NECESSIDADES - colocar um máximo de 8 a 9 cadeiras em semicírculo para acomodar os alunos que farão o exercício. Qualquer membro do grupo que tenha antecedentes com relação a problemas mentais deve se sentir livre para fazer o exercício ou não. Os demais alunos, que vão apenas observar a ação, devem atentar para a teatralidade e a veracidade dos desempenhos. Ocasionalmente, tanto neste como no exercício onde o aluno se faz de bêbado, a veracidade da situação e o efeito teatral são necessariamente iguais, isto é, um bêbado verdadeiro, carregado de álcool, pode não ter nenhum "efeito teatral", e, por outo lado, igualmente, "um louco de palco" não tem - nem precisa ter - similaridade com o paciente internado ou o paciente em surto. Assim, por exemplo, o filme Um estranho no ninho contém uma série de liberdades dramáticas - ou licenças poéticas, como queiram - que conferem um "tom teatral" que parece "verdadeiro", e que não são encontráveis em pacientes verdadeiramente neuróticos e/ ou psicóticos. Drama é conflito, não é fato científico.

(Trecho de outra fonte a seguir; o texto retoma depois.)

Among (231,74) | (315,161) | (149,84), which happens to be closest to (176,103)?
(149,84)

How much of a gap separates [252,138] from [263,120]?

Lembrem-se daquela anedota do concurso para ver quem imitava melhor o grunhido do porco, onde um esperto candidato escondeu um porquinho sob a capa no afã de ser vitorioso e...perdeu.
PROCEDIMENTO - após os participantes terem escolhido seus assentos, um outro ator é escolhido para fazer o papel do "analista". Sua tarefa será a de manter a reciprocidade entre os problemátiocos pacientes, encorajando-os a se relacionar entre si em termos reais. O "analista" deve denunciar todos os comentários "ilógicos" proferidos, procurar fazer os pacientes explicarem seus problemas, sempre questionando as incoerências. Mas cuidado: nada de sucumbir à tentação de dar ordens ou julgar os pacientes! Sua função no exercício é basicamente catalisadora. Os participantes, por sua vez, devem escolher uma das seguintes motivações para servir de base às suas improvisações. Estas "motivações" devem funcionar como uma espécie de "roteiro" ou "fio condutor". Assim, os atores devem escolher um dos seguintes objetivos:
1) Eu preciso mostrar aos outros o humor que nos cerca e que está em tudo que é dito.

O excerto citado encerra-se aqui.